The fact is, given the right context, jargon is not only justified - it's a positive boon. School governor meetings would take a lot longer if everyone  always referred to School Improvement Partners and Performance & Assessment reports rather than SIPs and PANDAs. The shortform is just as clear - and far more concise. Jargon comes under suspicion, of course, when 'we', in fact, means not just us, but them too, and they aren't quite as au fait with it as we are. While jargon can aid communication, all too often it does the precise opposite. To quote from a recent letter in The Guardian:

"...but when she says, "My job is to facilitate access to the libraries by everyone in the community, especially people at risk of social exclusion, some of whom might have literacy problems, suffer from disabilities or not speak English fluently", does she mean "all welcome?" How easy it is to slip into bureaucratic jargon."

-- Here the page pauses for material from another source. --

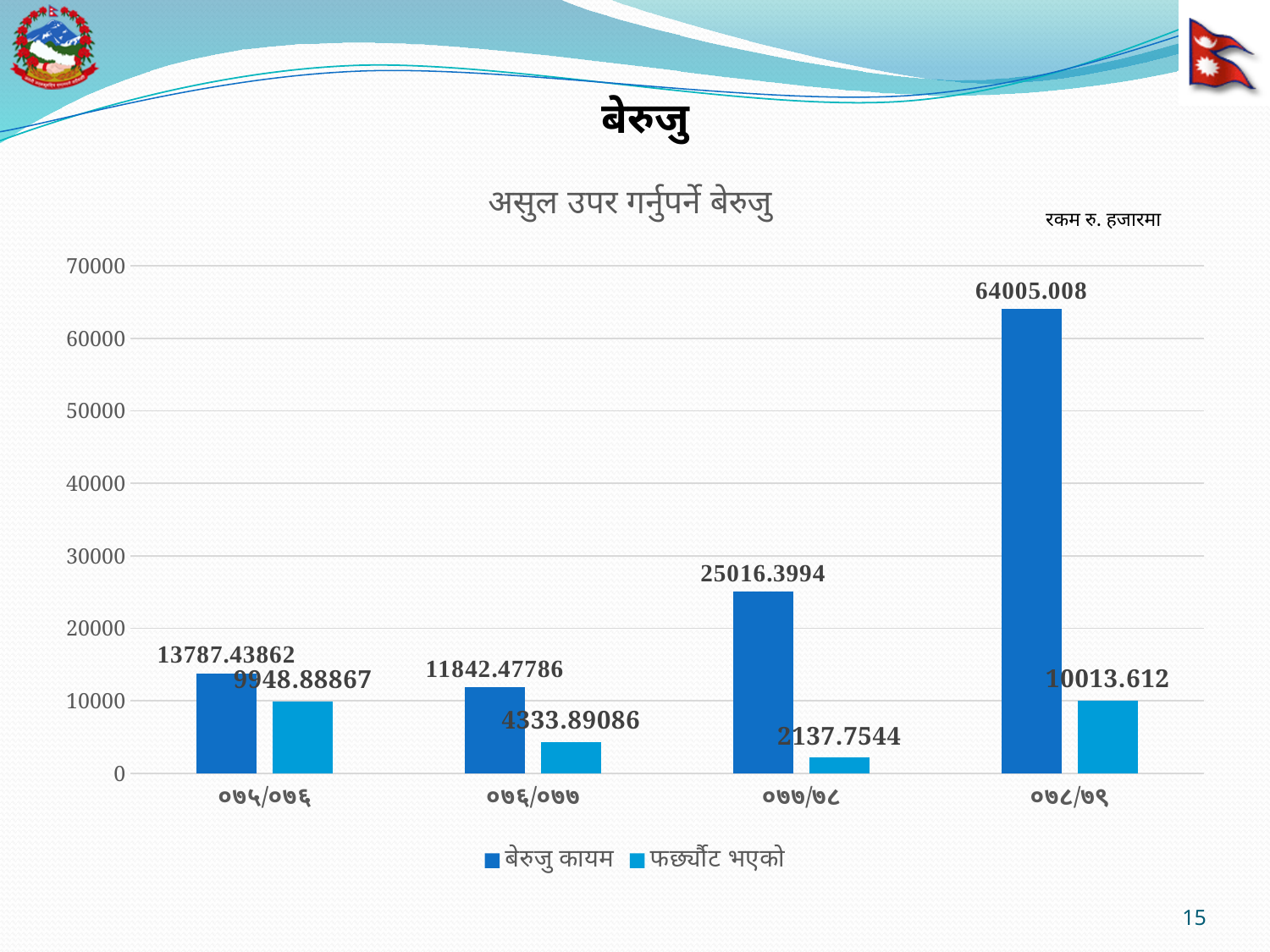
What type of chart is shown on the slide? bar chart What is the value of फर्छ्यौट भएको for ०७५/०७६? 9948.88867 What is the value of बेरुजु कायम for ०७७/७८? 25016.3994 How many series does the legend list? 2 Which category has the lowest value for फर्छ्यौट भएको? ०७७/७८ Which category has the highest value for बेरुजु कायम? ०७८/७९ What is the value of बेरुजु कायम for ०७८/७९? 64005.008 What is the difference between बेरुजु कायम and फर्छ्यौट भएको for ०७८/७९? 53991.396 Which is larger: फर्छ्यौट भएको for ०७५/०७६ or फर्छ्यौट भएको for ०७८/७९? ०७८/७९ What is the value of फर्छ्यौट भएको for ०७६/०७७? 4333.89086 What unit note is shown above the chart on the right? रकम रु. हजारमा How many categories are shown on the x axis? 4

Indeed. Confronted by such prose, you have to wonder who's actually being addressed. Certainly not the 'people at risk of social exclusion', who would surely find it impenetrable. Perhaps, you can't help suspecting, the real audience is the speaker's peers rather than the community at large; the real objective being to impress the former rather than to engage with the latter. 

Which brings us to the nub: jargon has its place, as an integral part of the language which helps distinct groups communicate with each other more easily and efficiently than they otherwise could. But used, as it all too often is, not to communicate but to impress, to self-aggrandise, even, on occasion, to exclude, isolate and belittle, it is little but a comfy redoubt for pomposity and arrogance and disdain. 

And that's why we at ampers&, while happy to use jargon when the task demands, tend to view it as guilty until it proves itself innocent. We are, after all, in the business of communicating - of winning hearts and minds - not of showing off, or bolstering fragile egos.